Mich erinnern die Debatten über neue Gesetze, Bestimmungen, Freiheitseinschränkungen, Zwangsbeiträge, Zensurmaßnahmen, Abgaben, Regulierungen, Maßnahmen gegen Vertragsfreiheit, gegen Hate speech, gegen Fake News, gegen unliebsame Meinungen, gegen Geschlechtsverkehr ohne schriftliche Einwilligung an genau diese Anekdote. Wie viele von uns verteidigen die Mittel, mit denen unsere Freiheiten eingeschränkt werden? Wir laufen willfährig los um den Rohrstock zu holen, mit dem die Autorität uns schlagen wird.
Protect me from what I want.
Bertrand de Jouvenel schreibt, die Staatsgewalt beruhe auf dem Gehorsam der Menschen. Dieser Gehorsam bestehe bei den Menschen nicht aufgrund der Angst vor der Macht und physischen Gewalt des Staates, auch nicht aufgrund der Akzeptanz einer höheren Legitimation (durch Gott, durch das Volk), sondern simpel und einfach aufgrund von Gewohnheit. Ebenso wie die Berliner Schüler es derart gewohnt waren, geschlagen zu werden, dass ihnen die Perversität nicht in den Sinn kam, die darin liegt, der Autorität die Mittel zur Herstellung des Gehorsams und zur Durchsetzung ihres Willens auch noch bereitwillig auszuhändigen, sind die Menschen es gewohnt, dem Staatsapparat die Rechtfertigung für seine Knebelungen auf einem silbernen Tablett zu servieren.

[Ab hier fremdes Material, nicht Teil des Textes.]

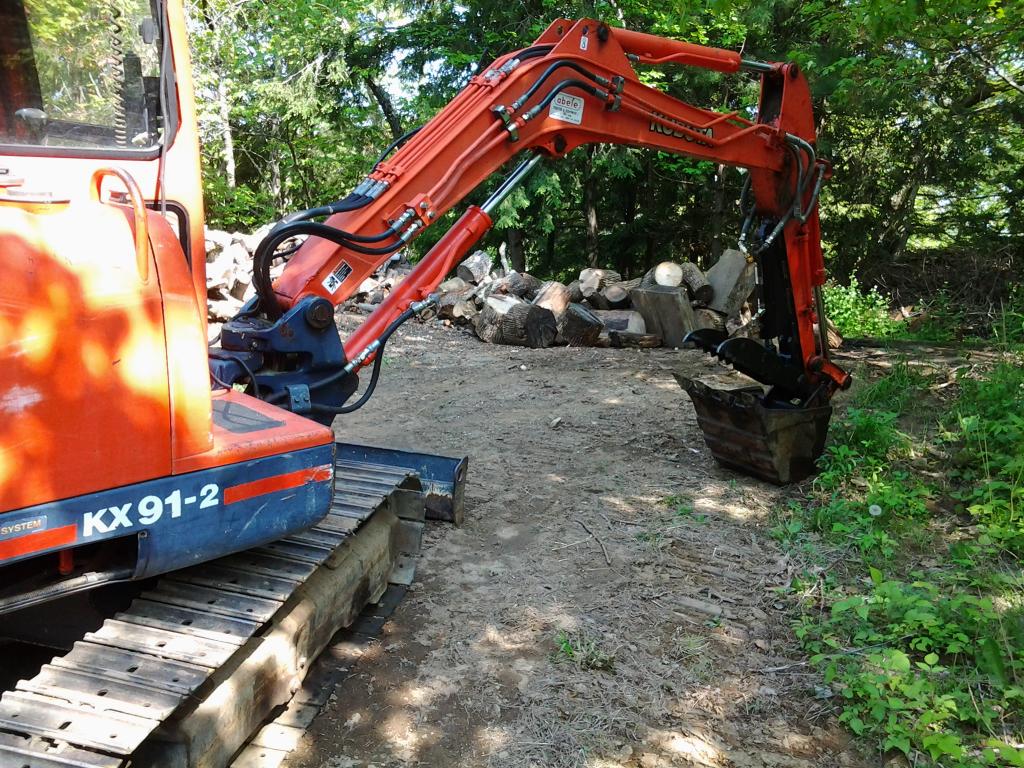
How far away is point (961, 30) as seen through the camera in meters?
6.52

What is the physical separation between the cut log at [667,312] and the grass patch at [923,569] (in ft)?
9.57

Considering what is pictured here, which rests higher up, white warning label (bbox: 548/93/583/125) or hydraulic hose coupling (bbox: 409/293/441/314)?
white warning label (bbox: 548/93/583/125)

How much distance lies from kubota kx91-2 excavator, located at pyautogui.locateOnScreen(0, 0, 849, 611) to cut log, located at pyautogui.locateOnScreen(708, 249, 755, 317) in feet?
19.6

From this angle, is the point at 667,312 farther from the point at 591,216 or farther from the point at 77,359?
the point at 77,359

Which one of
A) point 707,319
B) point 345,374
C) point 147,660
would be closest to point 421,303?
point 345,374

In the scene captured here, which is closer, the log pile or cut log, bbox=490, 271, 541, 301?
the log pile

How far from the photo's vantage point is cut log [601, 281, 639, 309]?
950 centimetres

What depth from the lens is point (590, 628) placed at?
3.40 m

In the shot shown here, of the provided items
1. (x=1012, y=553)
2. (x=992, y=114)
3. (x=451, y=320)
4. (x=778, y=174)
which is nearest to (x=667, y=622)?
(x=1012, y=553)

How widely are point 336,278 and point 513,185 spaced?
106 centimetres

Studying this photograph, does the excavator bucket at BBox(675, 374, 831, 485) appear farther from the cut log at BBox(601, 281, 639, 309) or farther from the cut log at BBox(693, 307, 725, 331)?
the cut log at BBox(601, 281, 639, 309)

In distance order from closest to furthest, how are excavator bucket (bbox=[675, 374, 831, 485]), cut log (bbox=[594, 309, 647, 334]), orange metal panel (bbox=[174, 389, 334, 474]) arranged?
orange metal panel (bbox=[174, 389, 334, 474])
excavator bucket (bbox=[675, 374, 831, 485])
cut log (bbox=[594, 309, 647, 334])

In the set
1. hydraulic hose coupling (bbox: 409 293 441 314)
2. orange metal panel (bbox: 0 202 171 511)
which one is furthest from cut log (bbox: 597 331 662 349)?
orange metal panel (bbox: 0 202 171 511)

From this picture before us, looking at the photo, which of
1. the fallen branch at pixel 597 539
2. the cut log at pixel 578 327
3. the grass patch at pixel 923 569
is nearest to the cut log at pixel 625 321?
the cut log at pixel 578 327
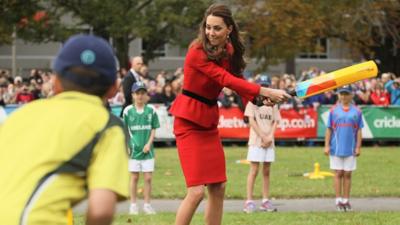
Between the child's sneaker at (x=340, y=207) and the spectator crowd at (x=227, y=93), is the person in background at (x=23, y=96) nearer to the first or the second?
the spectator crowd at (x=227, y=93)

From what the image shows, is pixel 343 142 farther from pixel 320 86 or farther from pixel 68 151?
pixel 68 151

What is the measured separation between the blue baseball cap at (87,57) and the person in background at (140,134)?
822cm

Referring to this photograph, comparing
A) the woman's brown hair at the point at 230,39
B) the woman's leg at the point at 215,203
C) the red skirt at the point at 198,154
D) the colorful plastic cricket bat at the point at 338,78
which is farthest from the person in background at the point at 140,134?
the colorful plastic cricket bat at the point at 338,78

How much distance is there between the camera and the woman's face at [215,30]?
295 inches

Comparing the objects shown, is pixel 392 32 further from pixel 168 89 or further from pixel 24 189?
pixel 24 189

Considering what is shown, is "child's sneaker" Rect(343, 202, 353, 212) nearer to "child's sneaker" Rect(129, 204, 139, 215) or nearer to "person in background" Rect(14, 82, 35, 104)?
"child's sneaker" Rect(129, 204, 139, 215)

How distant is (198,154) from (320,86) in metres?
1.18

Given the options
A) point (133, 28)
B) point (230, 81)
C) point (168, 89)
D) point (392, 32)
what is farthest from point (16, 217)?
point (392, 32)

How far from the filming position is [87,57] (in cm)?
362

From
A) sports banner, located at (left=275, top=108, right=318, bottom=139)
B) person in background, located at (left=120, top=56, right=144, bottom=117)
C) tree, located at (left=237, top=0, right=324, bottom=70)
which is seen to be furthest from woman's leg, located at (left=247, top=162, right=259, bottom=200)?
tree, located at (left=237, top=0, right=324, bottom=70)

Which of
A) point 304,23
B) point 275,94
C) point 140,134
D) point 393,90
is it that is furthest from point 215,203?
point 304,23

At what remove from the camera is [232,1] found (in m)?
35.6

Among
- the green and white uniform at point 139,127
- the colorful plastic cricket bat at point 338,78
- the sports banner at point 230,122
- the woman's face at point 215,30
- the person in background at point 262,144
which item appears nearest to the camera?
the colorful plastic cricket bat at point 338,78

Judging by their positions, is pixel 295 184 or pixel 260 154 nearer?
pixel 260 154
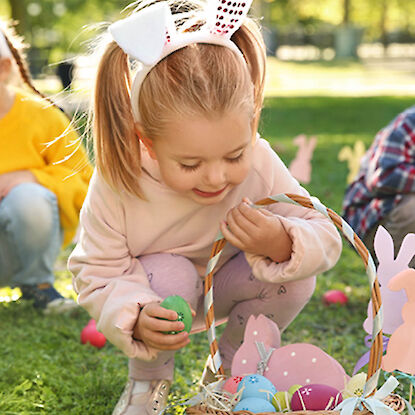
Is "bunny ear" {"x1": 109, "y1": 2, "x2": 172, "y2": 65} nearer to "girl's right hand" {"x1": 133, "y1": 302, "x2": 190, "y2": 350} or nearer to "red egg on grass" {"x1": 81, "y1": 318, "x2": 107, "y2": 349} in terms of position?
"girl's right hand" {"x1": 133, "y1": 302, "x2": 190, "y2": 350}

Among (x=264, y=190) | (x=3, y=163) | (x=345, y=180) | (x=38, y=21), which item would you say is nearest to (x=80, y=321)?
(x=3, y=163)

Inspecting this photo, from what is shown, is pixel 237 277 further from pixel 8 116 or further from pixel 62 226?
pixel 8 116

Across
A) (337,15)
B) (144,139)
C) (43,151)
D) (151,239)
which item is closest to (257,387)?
(151,239)

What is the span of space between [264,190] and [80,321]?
0.94 m

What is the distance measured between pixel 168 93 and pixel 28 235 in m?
1.10

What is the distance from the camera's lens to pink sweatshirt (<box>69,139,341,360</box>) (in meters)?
1.70

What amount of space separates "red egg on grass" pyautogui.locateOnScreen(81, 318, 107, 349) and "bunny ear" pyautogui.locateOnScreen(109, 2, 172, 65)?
A: 1015 mm

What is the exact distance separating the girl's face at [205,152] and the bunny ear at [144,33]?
0.53ft

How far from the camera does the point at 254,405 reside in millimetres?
1447

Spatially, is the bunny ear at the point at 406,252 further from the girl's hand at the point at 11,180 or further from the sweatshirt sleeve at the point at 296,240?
the girl's hand at the point at 11,180

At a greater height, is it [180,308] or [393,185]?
[180,308]

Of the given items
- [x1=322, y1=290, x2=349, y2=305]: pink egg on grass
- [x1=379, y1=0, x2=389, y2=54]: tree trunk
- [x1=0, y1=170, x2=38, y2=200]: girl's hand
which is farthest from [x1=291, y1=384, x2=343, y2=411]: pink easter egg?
[x1=379, y1=0, x2=389, y2=54]: tree trunk

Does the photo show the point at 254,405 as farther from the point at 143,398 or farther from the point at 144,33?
the point at 144,33

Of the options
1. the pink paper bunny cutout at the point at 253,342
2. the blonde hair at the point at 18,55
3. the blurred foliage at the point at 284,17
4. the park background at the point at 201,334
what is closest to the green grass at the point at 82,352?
the park background at the point at 201,334
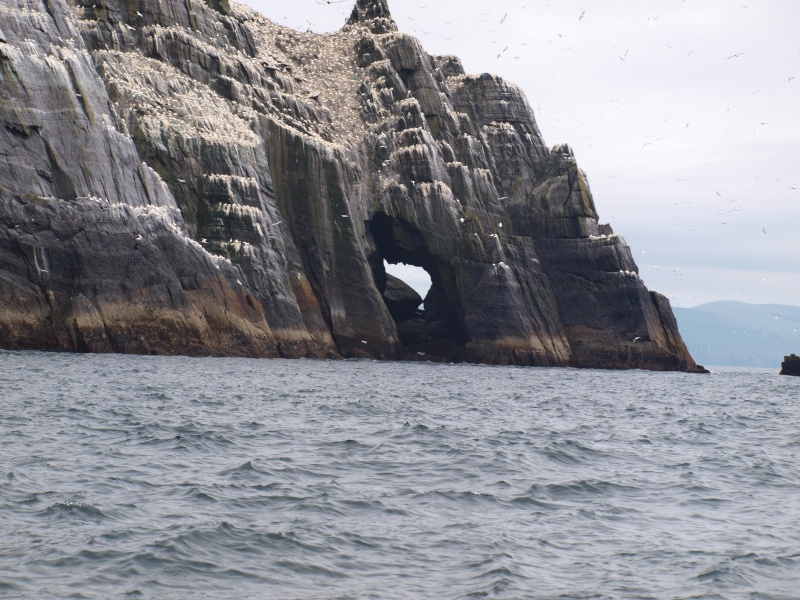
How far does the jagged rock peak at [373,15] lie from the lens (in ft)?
373

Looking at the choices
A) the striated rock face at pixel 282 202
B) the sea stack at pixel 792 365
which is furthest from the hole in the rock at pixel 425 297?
the sea stack at pixel 792 365

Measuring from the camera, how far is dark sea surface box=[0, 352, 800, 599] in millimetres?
14750

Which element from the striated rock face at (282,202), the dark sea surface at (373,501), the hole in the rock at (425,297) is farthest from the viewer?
the hole in the rock at (425,297)

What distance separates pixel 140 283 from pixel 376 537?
48.1 meters

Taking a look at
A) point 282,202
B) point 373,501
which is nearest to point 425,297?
point 282,202

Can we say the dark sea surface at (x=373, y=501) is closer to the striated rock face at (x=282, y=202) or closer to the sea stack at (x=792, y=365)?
the striated rock face at (x=282, y=202)

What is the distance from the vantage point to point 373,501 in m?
19.6

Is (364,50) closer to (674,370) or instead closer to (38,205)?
(674,370)

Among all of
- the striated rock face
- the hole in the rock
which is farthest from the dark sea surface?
the hole in the rock

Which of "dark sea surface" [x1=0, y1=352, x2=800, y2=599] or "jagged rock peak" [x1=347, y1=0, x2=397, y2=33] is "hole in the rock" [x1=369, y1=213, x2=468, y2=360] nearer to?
"jagged rock peak" [x1=347, y1=0, x2=397, y2=33]

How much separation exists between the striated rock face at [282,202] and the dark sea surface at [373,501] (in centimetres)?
2349

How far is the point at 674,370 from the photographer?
331 feet

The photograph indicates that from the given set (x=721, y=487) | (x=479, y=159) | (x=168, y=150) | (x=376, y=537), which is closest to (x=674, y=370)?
(x=479, y=159)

Nur für die Ausweitung ihrer Macht, schreibt Jouvenel, benötigt die Staatsgewalt weitere Mittel: die Ausweitung des Gehorsams. Was über den Horizont des Gewohnten hinausgeht, wird nicht akzeptiert. Hätte die Lehrerin gebeten, eine Peitsche zu holen, hätten sich sicherlich nicht 29 Schüler gemeldet. Man benötigt eine langsame, aber stete Propaganda, die die Menschen an die erweiterte Form ihres Gehorsams und den größeren Eingriff der Herrschaft ins private Leben gewöhnt.
Wir können ja mal darüber nachzudenken, mit welchen Mitteln eine solche Propaganda arbeiten würde ...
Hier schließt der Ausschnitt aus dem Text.